Activity: Exclude the images and repeat all remaining entries exactly.

Record set:
Segment Open

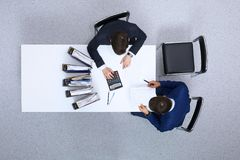 2 бизнесмена сидя на таблице, осматривают сверху Bookkeeper или финансовый контролер делая отчет, высчитывая o Стоковое Изображение RF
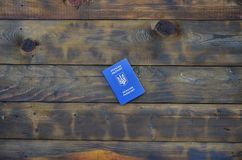 Photo of the Ukrainian foreign passport, lying on a dark wooden surface. The concept of introducing visa-free travel for Ukrainia. N citizens stock images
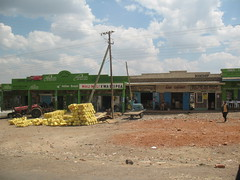 Sam Chemist (aaron.knox) Tags: africa road sky tractor green clouds highway kenya pedestrian powerlines shops cart bookshop fromacar chemist kisii malimali safaricom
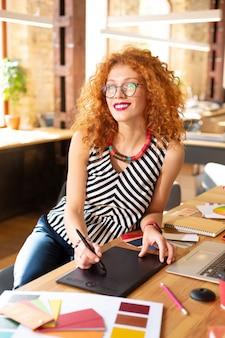 Poczucie prawdziwej inspiracji. stylowa kobieta w okularach czuje się naprawdę zainspirowana o poranku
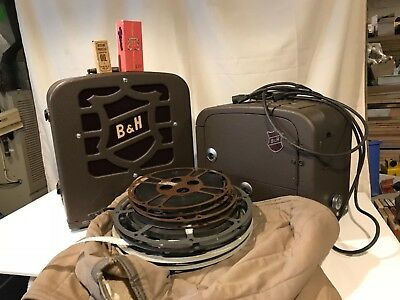 Bell and Howell B & H Filmosound 185 16MM Projector with Speaker and Movies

Segment Closed

Answer space:
 2 бизнесмена сидя на таблице, осматривают сверху Bookkeeper или финансовый контролер делая отчет, высчитывая o Стоковое Изображение RF
 Photo of the Ukrainian foreign passport, lying on a dark wooden surface. The concept of introducing visa-free travel for Ukrainia. N citizens stock images
 Sam Chemist (aaron.knox) Tags: africa road sky tractor green clouds highway kenya pedestrian powerlines shops cart bookshop fromacar chemist kisii malimali safaricom
 Poczucie prawdziwej inspiracji. stylowa kobieta w okularach czuje się naprawdę zainspirowana o poranku
 Bell and Howell B & H Filmosound 185 16MM Projector with Speaker and Movies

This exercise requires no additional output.